On Wednesday night at least three Fox commentators, both conservatives and liberals, posted messages that rebutted Carlson's fear-mongering about the vaccines.
Carlson claimed to be asking a simple question: "How many Americans have died after taking the COVID vaccines?" But his speculative monologue was so deeply misleading that it stirred widespread condemnation. Numerous doctors spoke out on social media and said his comments were dangerous.
The 15-minute monologue began with an on-screen banner that said "EVERYONE IN AUTHORITY WANTS YOU TO GET YOUR VACCINE," and it went downhill from there.
Carlson cited data from a federal database called VAERS, short for Vaccine Adverse Event Reporting System, to insinuate that the Covid-19 vaccines are problematic. Though he wants his viewers to believe he offers some unique, hidden truths every night, the fact is this is an old, worn-out tactic used by anti-vaccine advocates, who pretend that correlation is causation.
The vaccines are actually incredibly safe and effective. "Millions of people in the United States have received COVID-19 vaccines under the most intense safety monitoring in U.S. history," the CDC notes.
(Of course, Carlson routinely and cynically argues that sources like the CDC and CNN cannot be trusted.)

==============================

* [Instructions]
1 > In the text on Carlson's vaccine monologue, which federal database did Carlson cite?
2 > Name every news organization or government agency mentioned in the text on Carlson's vaccine monologue.

[Stored data]
==============================

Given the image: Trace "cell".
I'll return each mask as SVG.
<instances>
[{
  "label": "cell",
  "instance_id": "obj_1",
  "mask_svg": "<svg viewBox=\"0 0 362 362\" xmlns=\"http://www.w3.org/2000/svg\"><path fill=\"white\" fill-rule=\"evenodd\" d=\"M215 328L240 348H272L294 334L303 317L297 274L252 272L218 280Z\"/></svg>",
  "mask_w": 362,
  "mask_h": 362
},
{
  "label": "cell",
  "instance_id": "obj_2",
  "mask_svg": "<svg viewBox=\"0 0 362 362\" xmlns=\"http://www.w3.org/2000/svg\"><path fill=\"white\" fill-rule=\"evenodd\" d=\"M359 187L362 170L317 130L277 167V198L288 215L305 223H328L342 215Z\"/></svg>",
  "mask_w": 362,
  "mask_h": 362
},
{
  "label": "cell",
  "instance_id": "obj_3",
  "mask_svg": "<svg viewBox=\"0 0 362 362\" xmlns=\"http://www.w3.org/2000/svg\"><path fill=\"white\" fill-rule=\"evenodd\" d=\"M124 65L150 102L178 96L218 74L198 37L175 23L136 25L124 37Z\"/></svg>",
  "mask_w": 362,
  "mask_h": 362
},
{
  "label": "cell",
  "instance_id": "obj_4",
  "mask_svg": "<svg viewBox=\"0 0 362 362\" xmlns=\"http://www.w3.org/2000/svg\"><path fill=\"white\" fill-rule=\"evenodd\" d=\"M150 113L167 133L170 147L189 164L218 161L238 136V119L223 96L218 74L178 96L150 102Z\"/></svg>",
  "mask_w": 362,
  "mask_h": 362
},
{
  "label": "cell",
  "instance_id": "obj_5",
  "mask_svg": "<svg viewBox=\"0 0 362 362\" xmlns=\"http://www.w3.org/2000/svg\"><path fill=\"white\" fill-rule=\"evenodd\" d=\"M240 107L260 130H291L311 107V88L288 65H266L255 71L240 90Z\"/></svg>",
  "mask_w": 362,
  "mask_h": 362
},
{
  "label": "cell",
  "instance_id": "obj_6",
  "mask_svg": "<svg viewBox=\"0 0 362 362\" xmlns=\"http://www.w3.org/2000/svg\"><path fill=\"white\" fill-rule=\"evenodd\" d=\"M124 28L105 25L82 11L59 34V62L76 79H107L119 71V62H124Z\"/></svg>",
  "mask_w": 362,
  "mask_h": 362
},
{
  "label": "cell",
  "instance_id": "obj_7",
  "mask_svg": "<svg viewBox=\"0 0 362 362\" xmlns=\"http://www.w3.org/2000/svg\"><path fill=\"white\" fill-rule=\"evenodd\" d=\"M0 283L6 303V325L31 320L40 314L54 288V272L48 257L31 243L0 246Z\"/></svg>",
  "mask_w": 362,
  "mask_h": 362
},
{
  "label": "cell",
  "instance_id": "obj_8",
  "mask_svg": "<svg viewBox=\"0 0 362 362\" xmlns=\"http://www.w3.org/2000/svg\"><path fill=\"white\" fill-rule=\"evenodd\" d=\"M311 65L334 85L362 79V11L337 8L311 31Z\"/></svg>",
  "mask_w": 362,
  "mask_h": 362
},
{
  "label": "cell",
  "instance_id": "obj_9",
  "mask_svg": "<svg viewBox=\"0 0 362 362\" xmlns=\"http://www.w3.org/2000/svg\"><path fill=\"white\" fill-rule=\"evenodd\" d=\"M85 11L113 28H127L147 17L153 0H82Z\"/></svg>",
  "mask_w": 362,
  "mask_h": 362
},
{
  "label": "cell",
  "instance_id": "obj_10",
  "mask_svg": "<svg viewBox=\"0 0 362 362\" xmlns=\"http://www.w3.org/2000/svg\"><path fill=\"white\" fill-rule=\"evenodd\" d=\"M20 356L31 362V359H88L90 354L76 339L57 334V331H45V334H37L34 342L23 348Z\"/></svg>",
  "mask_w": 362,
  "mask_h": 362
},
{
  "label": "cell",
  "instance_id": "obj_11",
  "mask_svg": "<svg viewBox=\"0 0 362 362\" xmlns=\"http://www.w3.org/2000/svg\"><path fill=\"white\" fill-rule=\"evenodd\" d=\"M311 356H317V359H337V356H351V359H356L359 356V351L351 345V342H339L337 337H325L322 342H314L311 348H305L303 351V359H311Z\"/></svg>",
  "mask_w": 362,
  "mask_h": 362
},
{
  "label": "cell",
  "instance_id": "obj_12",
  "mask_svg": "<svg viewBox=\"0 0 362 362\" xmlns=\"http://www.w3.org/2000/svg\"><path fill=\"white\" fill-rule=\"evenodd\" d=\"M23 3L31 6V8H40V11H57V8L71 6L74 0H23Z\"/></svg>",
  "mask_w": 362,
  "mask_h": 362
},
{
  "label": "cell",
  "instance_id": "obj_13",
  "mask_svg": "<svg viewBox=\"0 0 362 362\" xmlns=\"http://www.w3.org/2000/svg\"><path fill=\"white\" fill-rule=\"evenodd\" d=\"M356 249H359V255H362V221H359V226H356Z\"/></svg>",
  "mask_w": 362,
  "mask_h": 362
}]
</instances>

==============================

* [Task results]
1 > VAERS, the Vaccine Adverse Event Reporting System.

2 > Fox, the CDC, CNN